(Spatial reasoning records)
********************

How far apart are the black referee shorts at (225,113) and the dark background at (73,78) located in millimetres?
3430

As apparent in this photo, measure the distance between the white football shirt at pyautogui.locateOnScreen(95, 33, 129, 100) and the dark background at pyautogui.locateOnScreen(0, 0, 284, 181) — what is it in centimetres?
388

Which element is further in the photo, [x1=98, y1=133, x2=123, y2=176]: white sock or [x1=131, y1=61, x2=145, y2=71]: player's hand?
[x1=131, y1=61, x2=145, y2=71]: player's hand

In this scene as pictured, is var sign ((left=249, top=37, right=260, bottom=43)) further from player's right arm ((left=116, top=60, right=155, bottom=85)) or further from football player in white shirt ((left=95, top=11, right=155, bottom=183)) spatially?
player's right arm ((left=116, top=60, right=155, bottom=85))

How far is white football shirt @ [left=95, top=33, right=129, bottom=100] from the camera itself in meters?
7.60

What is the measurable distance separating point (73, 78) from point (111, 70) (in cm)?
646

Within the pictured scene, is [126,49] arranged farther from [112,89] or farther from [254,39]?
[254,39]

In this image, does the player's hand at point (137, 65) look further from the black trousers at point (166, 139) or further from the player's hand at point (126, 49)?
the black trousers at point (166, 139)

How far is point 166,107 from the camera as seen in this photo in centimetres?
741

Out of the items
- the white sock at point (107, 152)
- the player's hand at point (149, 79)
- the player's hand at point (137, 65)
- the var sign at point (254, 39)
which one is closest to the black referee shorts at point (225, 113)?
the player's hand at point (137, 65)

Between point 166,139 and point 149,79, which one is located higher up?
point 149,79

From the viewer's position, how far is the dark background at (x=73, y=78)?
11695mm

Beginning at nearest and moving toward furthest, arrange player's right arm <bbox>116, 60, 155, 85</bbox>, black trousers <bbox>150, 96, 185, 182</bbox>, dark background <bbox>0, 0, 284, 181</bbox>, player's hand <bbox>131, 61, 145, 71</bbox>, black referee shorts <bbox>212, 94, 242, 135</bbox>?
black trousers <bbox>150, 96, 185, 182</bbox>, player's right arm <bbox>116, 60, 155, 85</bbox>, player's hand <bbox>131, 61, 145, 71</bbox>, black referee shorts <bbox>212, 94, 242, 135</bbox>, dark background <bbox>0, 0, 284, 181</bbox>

********************

» Written problem: Write out the entire listing exactly.

» Solution to the exercise:
How far apart are the black referee shorts at (225,113) and the dark background at (73,78) located in millimetres?
3430

As apparent in this photo, measure the distance between the white football shirt at pyautogui.locateOnScreen(95, 33, 129, 100) and the dark background at pyautogui.locateOnScreen(0, 0, 284, 181) — what is it in centimetres?
388

Which element is further in the photo, [x1=98, y1=133, x2=123, y2=176]: white sock or [x1=131, y1=61, x2=145, y2=71]: player's hand?
[x1=131, y1=61, x2=145, y2=71]: player's hand

In this scene as pictured, is var sign ((left=249, top=37, right=260, bottom=43)) further from player's right arm ((left=116, top=60, right=155, bottom=85)) or further from football player in white shirt ((left=95, top=11, right=155, bottom=183)) spatially?
player's right arm ((left=116, top=60, right=155, bottom=85))

How far is white football shirt @ [left=95, top=33, right=129, bottom=100] from the camera itself in meters?
7.60

What is the measurable distance separating point (73, 78) from point (111, 70) (in cm)?
646

Within the pictured scene, is [126,49] arranged farther from [112,89] or farther from [254,39]?
[254,39]

In this image, does the player's hand at point (137, 65) look further from the black trousers at point (166, 139) or further from the player's hand at point (126, 49)?
the black trousers at point (166, 139)

How far is point 166,107 from the camera as seen in this photo in centimetres?
741

Out of the items
- the white sock at point (107, 152)
- the player's hand at point (149, 79)
- the player's hand at point (137, 65)
- the var sign at point (254, 39)
which one is closest to the black referee shorts at point (225, 113)?
the player's hand at point (137, 65)

Between point 166,139 and point 149,79, which one is located higher up?
point 149,79

From the viewer's position, how far is the dark background at (x=73, y=78)?
11695mm

Beginning at nearest and moving toward furthest, arrange player's right arm <bbox>116, 60, 155, 85</bbox>, black trousers <bbox>150, 96, 185, 182</bbox>, dark background <bbox>0, 0, 284, 181</bbox>, player's hand <bbox>131, 61, 145, 71</bbox>, black referee shorts <bbox>212, 94, 242, 135</bbox>?
black trousers <bbox>150, 96, 185, 182</bbox>, player's right arm <bbox>116, 60, 155, 85</bbox>, player's hand <bbox>131, 61, 145, 71</bbox>, black referee shorts <bbox>212, 94, 242, 135</bbox>, dark background <bbox>0, 0, 284, 181</bbox>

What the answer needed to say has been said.